What is wanted is an exact copy of all the entries.

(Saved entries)

↓

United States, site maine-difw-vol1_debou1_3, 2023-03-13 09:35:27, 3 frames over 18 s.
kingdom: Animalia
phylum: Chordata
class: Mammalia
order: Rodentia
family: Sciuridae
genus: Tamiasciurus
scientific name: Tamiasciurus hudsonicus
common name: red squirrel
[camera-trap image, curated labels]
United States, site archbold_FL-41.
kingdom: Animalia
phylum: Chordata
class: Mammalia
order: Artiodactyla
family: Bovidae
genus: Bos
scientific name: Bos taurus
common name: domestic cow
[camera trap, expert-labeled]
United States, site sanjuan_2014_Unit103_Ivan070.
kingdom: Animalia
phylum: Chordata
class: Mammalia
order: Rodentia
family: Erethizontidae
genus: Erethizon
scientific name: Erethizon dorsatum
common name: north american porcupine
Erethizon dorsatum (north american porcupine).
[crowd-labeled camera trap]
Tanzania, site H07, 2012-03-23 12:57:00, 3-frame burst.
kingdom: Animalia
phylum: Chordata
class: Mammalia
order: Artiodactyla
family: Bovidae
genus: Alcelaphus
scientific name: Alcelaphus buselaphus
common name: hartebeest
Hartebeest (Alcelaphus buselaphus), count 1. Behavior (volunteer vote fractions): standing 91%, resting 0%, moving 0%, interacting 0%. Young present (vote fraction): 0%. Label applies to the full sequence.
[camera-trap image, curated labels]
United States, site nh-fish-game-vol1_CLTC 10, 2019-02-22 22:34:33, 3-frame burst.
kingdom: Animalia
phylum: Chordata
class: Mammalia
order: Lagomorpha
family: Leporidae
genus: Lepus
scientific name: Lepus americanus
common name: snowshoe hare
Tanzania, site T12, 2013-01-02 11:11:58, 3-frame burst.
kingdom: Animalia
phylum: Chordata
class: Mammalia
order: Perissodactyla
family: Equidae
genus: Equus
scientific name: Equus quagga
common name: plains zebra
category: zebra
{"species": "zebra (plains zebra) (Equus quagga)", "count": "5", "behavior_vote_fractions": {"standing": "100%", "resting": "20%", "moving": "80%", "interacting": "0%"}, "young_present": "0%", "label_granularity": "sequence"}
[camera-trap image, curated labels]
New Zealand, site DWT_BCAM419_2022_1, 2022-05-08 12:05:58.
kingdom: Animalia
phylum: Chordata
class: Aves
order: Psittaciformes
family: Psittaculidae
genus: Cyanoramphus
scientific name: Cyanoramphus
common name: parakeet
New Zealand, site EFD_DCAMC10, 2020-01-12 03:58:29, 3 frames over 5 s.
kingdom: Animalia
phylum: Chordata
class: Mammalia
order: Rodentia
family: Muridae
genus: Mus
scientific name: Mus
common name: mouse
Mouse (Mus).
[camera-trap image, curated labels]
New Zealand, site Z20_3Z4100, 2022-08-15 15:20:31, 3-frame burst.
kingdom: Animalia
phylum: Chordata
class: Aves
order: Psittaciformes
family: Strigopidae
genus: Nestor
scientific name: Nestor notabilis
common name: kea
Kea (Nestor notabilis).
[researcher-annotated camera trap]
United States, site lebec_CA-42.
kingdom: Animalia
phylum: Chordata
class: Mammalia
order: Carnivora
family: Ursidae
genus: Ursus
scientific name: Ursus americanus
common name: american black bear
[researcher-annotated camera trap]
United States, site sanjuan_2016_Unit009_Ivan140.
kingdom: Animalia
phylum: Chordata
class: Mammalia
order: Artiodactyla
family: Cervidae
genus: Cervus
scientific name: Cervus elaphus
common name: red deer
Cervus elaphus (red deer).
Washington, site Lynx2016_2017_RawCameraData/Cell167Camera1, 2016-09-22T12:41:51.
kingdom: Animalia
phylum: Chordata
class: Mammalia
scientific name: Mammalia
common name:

↑

● **RESULT OF THIS TASK**:
United States, site maine-difw-vol1_debou1_3, 2023-03-13 09:35:27, 3 frames over 18 s.
kingdom: Animalia
phylum: Chordata
class: Mammalia
order: Rodentia
family: Sciuridae
genus: Tamiasciurus
scientific name: Tamiasciurus hudsonicus
common name: red squirrel
[camera-trap image, curated labels]
United States, site archbold_FL-41.
kingdom: Animalia
phylum: Chordata
class: Mammalia
order: Artiodactyla
family: Bovidae
genus: Bos
scientific name: Bos taurus
common name: domestic cow
[camera trap, expert-labeled]
United States, site sanjuan_2014_Unit103_Ivan070.
kingdom: Animalia
phylum: Chordata
class: Mammalia
order: Rodentia
family: Erethizontidae
genus: Erethizon
scientific name: Erethizon dorsatum
common name: north american porcupine
Erethizon dorsatum (north american porcupine).
[crowd-labeled camera trap]
Tanzania, site H07, 2012-03-23 12:57:00, 3-frame burst.
kingdom: Animalia
phylum: Chordata
class: Mammalia
order: Artiodactyla
family: Bovidae
genus: Alcelaphus
scientific name: Alcelaphus buselaphus
common name: hartebeest
Hartebeest (Alcelaphus buselaphus), count 1. Behavior (volunteer vote fractions): standing 91%, resting 0%, moving 0%, interacting 0%. Young present (vote fraction): 0%. Label applies to the full sequence.
[camera-trap image, curated labels]
United States, site nh-fish-game-vol1_CLTC 10, 2019-02-22 22:34:33, 3-frame burst.
kingdom: Animalia
phylum: Chordata
class: Mammalia
order: Lagomorpha
family: Leporidae
genus: Lepus
scientific name: Lepus americanus
common name: snowshoe hare
Tanzania, site T12, 2013-01-02 11:11:58, 3-frame burst.
kingdom: Animalia
phylum: Chordata
class: Mammalia
order: Perissodactyla
family: Equidae
genus: Equus
scientific name: Equus quagga
common name: plains zebra
category: zebra
{"species": "zebra (plains zebra) (Equus quagga)", "count": "5", "behavior_vote_fractions": {"standing": "100%", "resting": "20%", "moving": "80%", "interacting": "0%"}, "young_present": "0%", "label_granularity": "sequence"}
[camera-trap image, curated labels]
New Zealand, site DWT_BCAM419_2022_1, 2022-05-08 12:05:58.
kingdom: Animalia
phylum: Chordata
class: Aves
order: Psittaciformes
family: Psittaculidae
genus: Cyanoramphus
scientific name: Cyanoramphus
common name: parakeet
New Zealand, site EFD_DCAMC10, 2020-01-12 03:58:29, 3 frames over 5 s.
kingdom: Animalia
phylum: Chordata
class: Mammalia
order: Rodentia
family: Muridae
genus: Mus
scientific name: Mus
common name: mouse
Mouse (Mus).
[camera-trap image, curated labels]
New Zealand, site Z20_3Z4100, 2022-08-15 15:20:31, 3-frame burst.
kingdom: Animalia
phylum: Chordata
class: Aves
order: Psittaciformes
family: Strigopidae
genus: Nestor
scientific name: Nestor notabilis
common name: kea
Kea (Nestor notabilis).
[researcher-annotated camera trap]
United States, site lebec_CA-42.
kingdom: Animalia
phylum: Chordata
class: Mammalia
order: Carnivora
family: Ursidae
genus: Ursus
scientific name: Ursus americanus
common name: american black bear
[researcher-annotated camera trap]
United States, site sanjuan_2016_Unit009_Ivan140.
kingdom: Animalia
phylum: Chordata
class: Mammalia
order: Artiodactyla
family: Cervidae
genus: Cervus
scientific name: Cervus elaphus
common name: red deer
Cervus elaphus (red deer).
Washington, site Lynx2016_2017_RawCameraData/Cell167Camera1, 2016-09-22T12:41:51.
kingdom: Animalia
phylum: Chordata
class: Mammalia
scientific name: Mammalia
common name:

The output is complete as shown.